As far as the plot is concerned, it gets a little tangled up in the middle, which is normally for the first book in a series where the writer is trying to blind side you. There were just too many false trails being placed to figure out what was going on with Mac, made further complicated by the attack on Adam and Mercy going back to the pack that raised her. Add the vampires and it became an absolute monster to keep track of, especially since most of the names are on the forgetful side. Don’t get me wrong, this is much preferable to Lucas making syllables up. But it did make keeping everyone straight in their allegiances…entertaining, to put it mildly. It was full of action, though, and the main character is constantly sticking her nose into things, so you aren’t being told what happened.

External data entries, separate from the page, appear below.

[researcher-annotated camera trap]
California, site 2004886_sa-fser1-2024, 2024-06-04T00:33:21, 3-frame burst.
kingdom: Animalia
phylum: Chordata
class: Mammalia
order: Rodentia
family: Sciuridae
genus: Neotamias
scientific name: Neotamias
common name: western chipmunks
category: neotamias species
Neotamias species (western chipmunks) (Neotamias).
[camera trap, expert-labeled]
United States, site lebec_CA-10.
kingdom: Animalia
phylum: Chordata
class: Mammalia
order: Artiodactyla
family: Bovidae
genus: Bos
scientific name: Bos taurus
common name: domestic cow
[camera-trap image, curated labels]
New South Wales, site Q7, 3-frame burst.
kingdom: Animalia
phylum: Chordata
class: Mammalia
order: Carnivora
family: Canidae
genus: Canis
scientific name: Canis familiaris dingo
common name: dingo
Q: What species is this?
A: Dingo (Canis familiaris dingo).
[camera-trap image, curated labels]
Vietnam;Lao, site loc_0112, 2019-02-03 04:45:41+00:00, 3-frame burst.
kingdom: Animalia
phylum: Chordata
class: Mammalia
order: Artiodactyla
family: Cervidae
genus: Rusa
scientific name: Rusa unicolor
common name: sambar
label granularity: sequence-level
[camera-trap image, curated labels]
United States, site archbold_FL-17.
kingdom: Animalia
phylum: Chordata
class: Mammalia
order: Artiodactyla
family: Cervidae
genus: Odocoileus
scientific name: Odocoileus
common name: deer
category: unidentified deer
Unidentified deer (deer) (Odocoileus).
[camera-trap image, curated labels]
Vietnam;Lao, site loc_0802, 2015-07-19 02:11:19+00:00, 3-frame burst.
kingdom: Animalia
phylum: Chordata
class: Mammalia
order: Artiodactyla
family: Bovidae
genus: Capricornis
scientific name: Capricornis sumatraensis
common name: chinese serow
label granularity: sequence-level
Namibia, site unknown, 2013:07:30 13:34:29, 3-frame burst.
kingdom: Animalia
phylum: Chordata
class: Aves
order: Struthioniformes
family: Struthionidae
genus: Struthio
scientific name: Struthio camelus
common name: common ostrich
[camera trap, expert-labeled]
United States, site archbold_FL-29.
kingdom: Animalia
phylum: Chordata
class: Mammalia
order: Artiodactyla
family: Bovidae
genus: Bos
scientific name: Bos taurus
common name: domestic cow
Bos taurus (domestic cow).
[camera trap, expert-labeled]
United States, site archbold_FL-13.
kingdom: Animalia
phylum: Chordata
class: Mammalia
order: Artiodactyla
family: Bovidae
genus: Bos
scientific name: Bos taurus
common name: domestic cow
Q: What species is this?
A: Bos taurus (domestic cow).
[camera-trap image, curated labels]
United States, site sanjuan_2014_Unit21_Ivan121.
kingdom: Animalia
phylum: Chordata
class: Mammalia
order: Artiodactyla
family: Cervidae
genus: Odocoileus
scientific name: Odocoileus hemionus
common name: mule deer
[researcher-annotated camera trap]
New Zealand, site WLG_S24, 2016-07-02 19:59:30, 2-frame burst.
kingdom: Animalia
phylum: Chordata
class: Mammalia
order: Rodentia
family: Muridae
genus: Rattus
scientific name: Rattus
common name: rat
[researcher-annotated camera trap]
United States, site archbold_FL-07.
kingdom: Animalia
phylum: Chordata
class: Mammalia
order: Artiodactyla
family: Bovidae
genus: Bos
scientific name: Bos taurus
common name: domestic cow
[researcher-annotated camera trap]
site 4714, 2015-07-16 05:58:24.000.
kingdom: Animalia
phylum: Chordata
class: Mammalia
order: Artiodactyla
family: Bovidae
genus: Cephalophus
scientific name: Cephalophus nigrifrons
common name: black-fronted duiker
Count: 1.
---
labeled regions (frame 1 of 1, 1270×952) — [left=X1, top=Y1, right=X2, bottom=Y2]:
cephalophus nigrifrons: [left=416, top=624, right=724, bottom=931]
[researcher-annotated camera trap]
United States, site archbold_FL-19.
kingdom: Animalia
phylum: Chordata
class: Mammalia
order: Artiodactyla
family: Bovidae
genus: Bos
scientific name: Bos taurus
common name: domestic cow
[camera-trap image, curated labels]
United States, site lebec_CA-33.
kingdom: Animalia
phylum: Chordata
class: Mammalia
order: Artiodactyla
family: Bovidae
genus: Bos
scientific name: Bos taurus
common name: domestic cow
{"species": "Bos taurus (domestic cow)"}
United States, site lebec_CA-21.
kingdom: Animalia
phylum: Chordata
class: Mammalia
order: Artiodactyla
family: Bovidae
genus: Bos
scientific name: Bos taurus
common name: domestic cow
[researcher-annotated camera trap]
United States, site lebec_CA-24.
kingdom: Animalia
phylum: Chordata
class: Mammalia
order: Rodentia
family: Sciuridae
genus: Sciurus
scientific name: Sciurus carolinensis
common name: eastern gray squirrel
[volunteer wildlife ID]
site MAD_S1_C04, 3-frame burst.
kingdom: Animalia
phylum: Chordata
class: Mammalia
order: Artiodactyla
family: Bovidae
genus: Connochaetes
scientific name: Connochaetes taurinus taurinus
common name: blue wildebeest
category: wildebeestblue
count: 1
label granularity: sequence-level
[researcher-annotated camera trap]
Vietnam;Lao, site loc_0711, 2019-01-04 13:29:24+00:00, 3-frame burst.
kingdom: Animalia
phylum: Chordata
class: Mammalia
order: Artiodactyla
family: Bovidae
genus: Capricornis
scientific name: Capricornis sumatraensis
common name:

You’re seeing Mercy figure it out herself or being an active part of it.
This is not the first world where the fae/vampires/werewolves/whathaveyou have come out of the supernatural closet, even for someone like me who doesn’t read much urban fantasy. I do think the approach was interesting, with the set up of fae reservations and the way some fae were forced out while others made the decision for themselves. Again, I feel like this could have been awesome to relate back to Mercy being half-Native and could have been a really cool tie in, but…nothing was done with it. I’m not even sure of its place in this world, other than Briggs thinking it was a logical/cool idea. But the dynamics of the werewolf pack (as misogynistic as it is) were well-thought out, I thought, though obviously females being set as submissive annoyed me.
Overall… Eh. It didn’t completely blow my mind, but I didn’t want to throw it against the wall. It was fairly well written, if a bit troubled in places because of plot, with more zigs and zags than it needed but plenty of action. I liked the main characters fairly well, I just wish we had another strong female on Mercy’s side, rather than lurking in the shadows as existing, just not relevant. And the concept had good legs, it just…wasn’t strong enough to stand on its own. Maybe the second book will be better? We’ll see if it’s in the Ginny Box!